Could be right, I think at the moment they only have FIR on the miniSHARC and the OpenDRC. I guess no way of knowing what it is until they send out the replacement boards and post the details.


----------



## GreatLaBroski

naiku said:


> Could be right, I think at the moment they only have FIR on the miniSHARC and the OpenDRC. I guess no way of knowing what it is until they send out the replacement boards and post the details.


They also have it on the 2x4 HD, but that’s the same DSP chip as they were using in the 8x12. The 2x4 HD has 4 outputs, whereas the 8x12 has 12. I was curious how they planned to pull it off, and now it seems they’ve swapped the chips which makes sense.


----------



## bbfoto

I'm in to see how these units perform with the new boards, and what changes they bring to the table regarding the "future proofing".


----------



## JamesRC

What exactly is FIR??? I’ve seen it mentioned a few times in relation to these. Just curious.


----------



## Hillbilly SQ

I sure do hope they include a return shipping label since they can probably do it way cheaper than the average joe off the street.


----------



## naiku

JamesRC said:


> What exactly is FIR??? I’ve seen it mentioned a few times in relation to these. Just curious.


Here you go: https://www.minidsp.com/applications/dsp-basics/fir-vs-iir-filtering


----------



## unix_usr

JamesRC said:


> What exactly is FIR??? I’ve seen it mentioned a few times in relation to these. Just curious.




FIR - means finite impulse response. Theres a pretty good explanation here on wikipedia: https://en.m.wikipedia.org/wiki/Finite_impulse_response

But... the very simplified version is that an FIR filter can be applied only so a very specific range rather than to everything - essentially allowing much tighter control without stepping on other filters. 


Sent from my iPhone using Tapatalk


----------



## JamesRC

naiku said:


> Here you go: https://www.minidsp.com/applications/dsp-basics/fir-vs-iir-filtering





unix_usr said:


> FIR - means finite impulse response. Theres a pretty good explanation here on wikipedia: https://en.m.wikipedia.org/wiki/Finite_impulse_response
> 
> But... the very simplified version is that an FIR filter can be applied only so a very specific range rather than to everything - essentially allowing much tighter control without stepping on other filters.


Thanks, guys. Interesting!


----------



## ryanr7386

Curious, looks like they are sold out. Does anyone know when they will be shipping out the newly modified units?

(Dataset entries)
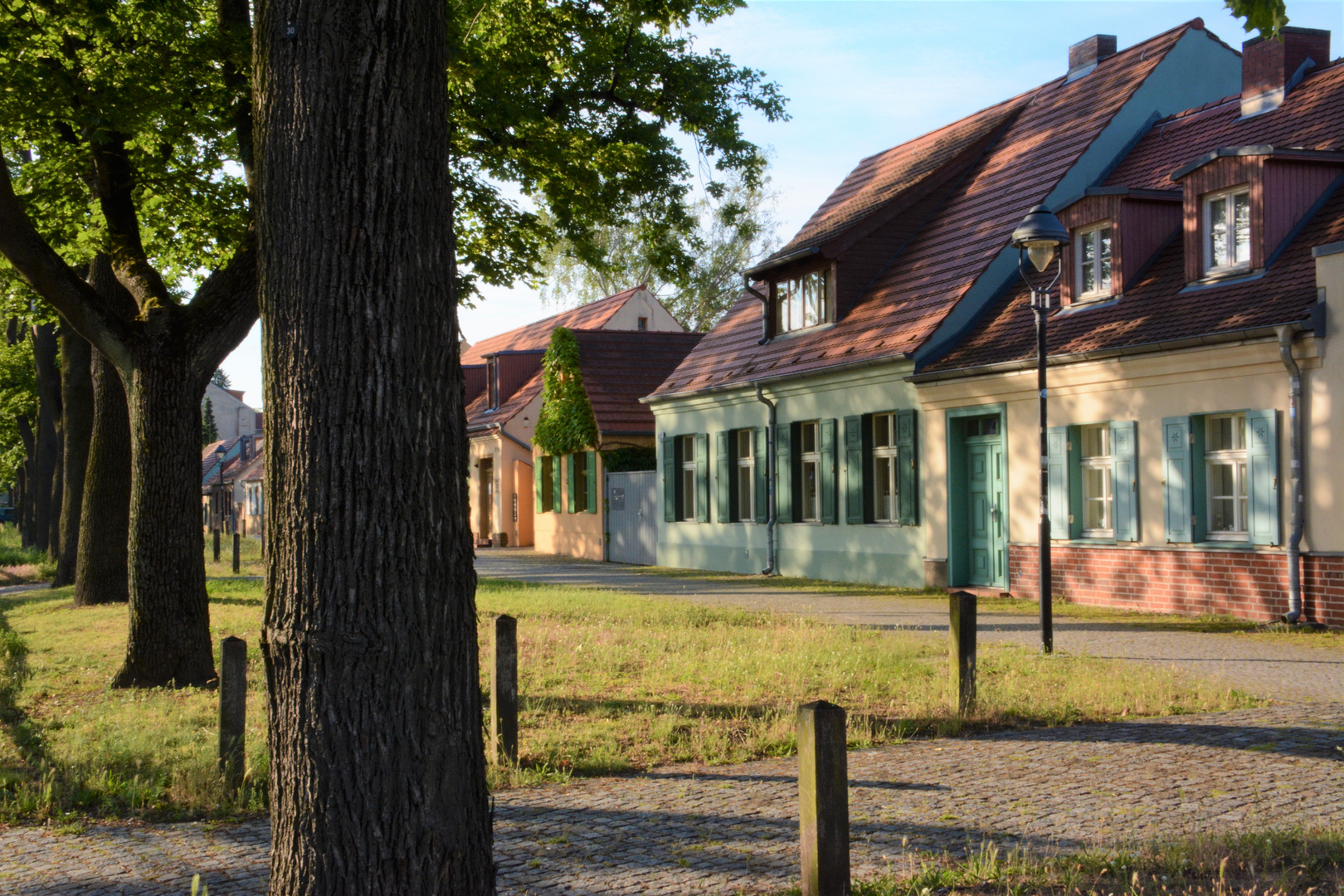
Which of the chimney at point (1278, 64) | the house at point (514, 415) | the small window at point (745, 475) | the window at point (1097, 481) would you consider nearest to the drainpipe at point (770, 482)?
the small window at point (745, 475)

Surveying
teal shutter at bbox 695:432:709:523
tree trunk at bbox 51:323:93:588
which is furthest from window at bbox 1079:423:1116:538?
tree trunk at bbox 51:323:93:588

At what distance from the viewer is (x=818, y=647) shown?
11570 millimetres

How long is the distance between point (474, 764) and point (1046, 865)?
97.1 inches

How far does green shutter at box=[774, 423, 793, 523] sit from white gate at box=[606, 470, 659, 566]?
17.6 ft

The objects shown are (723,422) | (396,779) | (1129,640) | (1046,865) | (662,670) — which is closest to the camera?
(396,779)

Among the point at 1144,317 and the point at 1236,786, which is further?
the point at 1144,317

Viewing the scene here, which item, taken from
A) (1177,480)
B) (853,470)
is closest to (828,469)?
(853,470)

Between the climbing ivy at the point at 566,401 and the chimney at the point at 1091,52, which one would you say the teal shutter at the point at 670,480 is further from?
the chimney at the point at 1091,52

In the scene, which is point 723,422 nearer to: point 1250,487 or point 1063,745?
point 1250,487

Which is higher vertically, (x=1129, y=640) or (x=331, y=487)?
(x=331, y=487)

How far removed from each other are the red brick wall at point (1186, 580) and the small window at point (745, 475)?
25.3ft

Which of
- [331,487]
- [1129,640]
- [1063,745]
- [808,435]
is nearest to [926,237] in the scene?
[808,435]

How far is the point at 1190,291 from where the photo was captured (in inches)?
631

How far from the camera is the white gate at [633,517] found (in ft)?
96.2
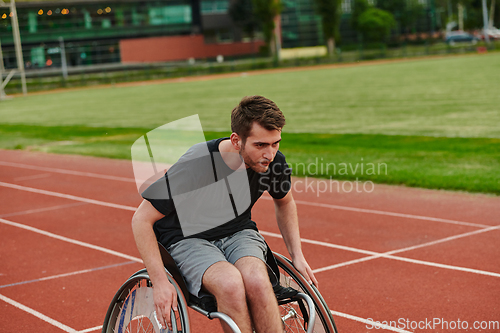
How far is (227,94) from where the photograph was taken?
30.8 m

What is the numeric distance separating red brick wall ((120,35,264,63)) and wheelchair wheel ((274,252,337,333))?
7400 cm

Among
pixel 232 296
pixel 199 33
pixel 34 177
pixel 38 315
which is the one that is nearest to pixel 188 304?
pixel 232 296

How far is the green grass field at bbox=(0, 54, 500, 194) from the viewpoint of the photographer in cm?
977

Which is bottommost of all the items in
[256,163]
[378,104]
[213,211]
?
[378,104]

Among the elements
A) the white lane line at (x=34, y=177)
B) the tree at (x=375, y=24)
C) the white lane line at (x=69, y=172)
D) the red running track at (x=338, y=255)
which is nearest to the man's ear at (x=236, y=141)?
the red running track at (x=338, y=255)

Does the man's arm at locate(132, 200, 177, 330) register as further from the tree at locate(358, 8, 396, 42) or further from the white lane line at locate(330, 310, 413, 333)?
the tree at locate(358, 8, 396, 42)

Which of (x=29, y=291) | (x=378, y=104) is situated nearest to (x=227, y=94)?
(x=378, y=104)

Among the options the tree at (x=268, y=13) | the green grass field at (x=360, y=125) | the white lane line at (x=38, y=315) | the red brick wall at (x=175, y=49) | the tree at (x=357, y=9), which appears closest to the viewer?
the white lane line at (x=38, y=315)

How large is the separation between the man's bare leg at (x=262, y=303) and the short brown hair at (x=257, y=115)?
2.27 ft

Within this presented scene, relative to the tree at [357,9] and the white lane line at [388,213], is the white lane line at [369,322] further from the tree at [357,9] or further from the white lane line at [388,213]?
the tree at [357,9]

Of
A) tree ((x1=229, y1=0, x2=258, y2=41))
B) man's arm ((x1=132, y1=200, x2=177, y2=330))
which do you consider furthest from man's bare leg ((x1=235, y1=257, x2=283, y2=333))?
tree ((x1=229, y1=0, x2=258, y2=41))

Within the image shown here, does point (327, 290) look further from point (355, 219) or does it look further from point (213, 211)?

§ **PROBLEM SET**
- 1) From the forum thread, reproduce the stretch from "Thanks, guys. Interesting!" through "newly modified units?".
- 2) List every username that heads a post in the forum thread, naming each one once.
- 3) According to the forum thread, what does FIR stand for?
The entries above are separate material and have nothing to do with the forum thread.

§ **COMPLETED EXERCISE**
- 1)
Thanks, guys. Interesting!


----------



## ryanr7386

Curious, looks like they are sold out. Does anyone know when they will be shipping out the newly modified units?

- 2) GreatLaBroski, bbfoto, JamesRC, Hillbilly SQ, naiku, unix_usr, ryanr7386

- 3) Finite impulse response.